SPAIN’S prime minister Pedro Sanchez has outlined plans to tax private jets in a move backed by environmental activists.
Speaking at the United Nations COP30 climate conference in Belem, Brazil, Sanchez told delegates: “We are working together with other countries to tax premium-class flights and private jets.”
He added: “It is only fair that those who have more – and pollute more – pay their fair share.”
The comments follow reports in June that Spain was working with a group of countries including France, Kenya and Barbados to thrash out a plan on how to tax premium and private trips by plane.
Greenpeace activists called the move ‘an important step towards ensuring that the binge users of this undertaxed sector are made to pay their fair share’.
A declaration outlining the exact way levies will be increased is expected during the current COP30 conference – with a portion of the proceeds set to be allocated to help the most climate-vulnerable nations.

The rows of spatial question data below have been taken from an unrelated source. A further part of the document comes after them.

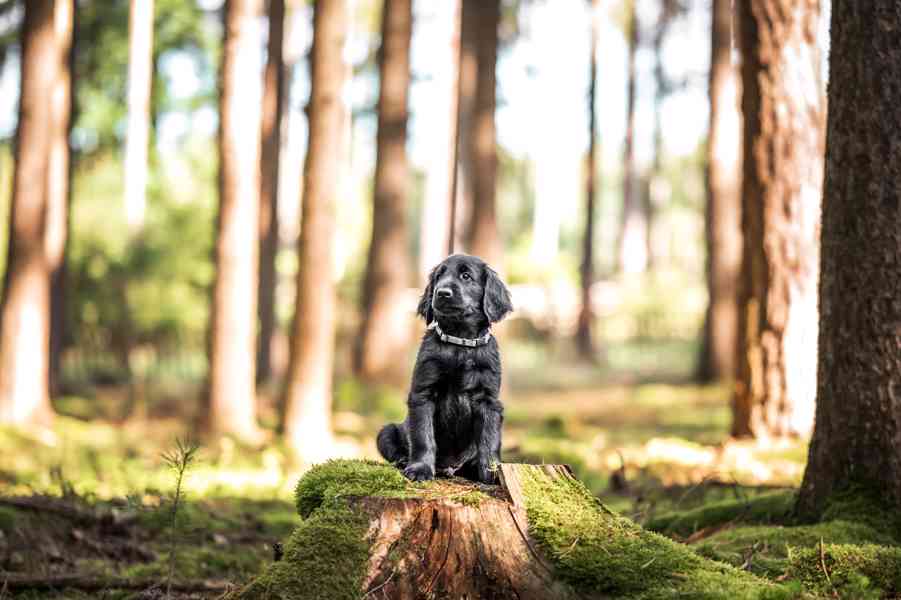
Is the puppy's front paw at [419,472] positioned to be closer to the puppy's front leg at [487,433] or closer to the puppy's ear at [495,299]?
the puppy's front leg at [487,433]

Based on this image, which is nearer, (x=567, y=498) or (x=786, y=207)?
(x=567, y=498)

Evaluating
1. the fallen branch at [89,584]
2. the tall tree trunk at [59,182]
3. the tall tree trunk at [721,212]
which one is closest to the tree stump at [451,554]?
the fallen branch at [89,584]

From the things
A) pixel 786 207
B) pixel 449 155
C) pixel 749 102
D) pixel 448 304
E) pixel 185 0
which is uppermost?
pixel 185 0

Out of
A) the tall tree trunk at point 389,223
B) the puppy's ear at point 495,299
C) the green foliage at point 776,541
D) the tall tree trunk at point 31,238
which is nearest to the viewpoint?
the puppy's ear at point 495,299

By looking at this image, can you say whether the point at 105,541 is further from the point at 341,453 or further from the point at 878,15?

READ MORE: Extreme heat led to over 62,000 deaths across Europe last year with Spain among countries hardest hit, study reveals
Spain and France are among the countries set to sign a deal to increase levies on private and premium air travel. Credit: Cordon Press
During his speech, Sanchez said climate change had already claimed more than 20,000 lives in Spain over the past five years, including heat-related deaths and natural disasters such as last year’s catastrophic floods in Valencia, which killed 229 people.
The socialist prime minister said that climate change ‘not only kills, but impoverishes’, causing €44 billion of losses across the EU in the past three years.
Speaking alongside Brazilian president Luiz Inacio Lula de Silva, Sanchez reassured delegates that his government is a reliable ally in the fight against climate change, saying: “To those who believe in science: you can count on Spain.”
“There is no way to convince someone who has put a blindfold on. Today I address those who do not back down, intimidated by negationist forces,” he added.
He also pointed to Spain’s impressive economic performance as evidence that growth could still be achieved while reducing emissions.
Spain is currently the fastest growing major Eurozone economy.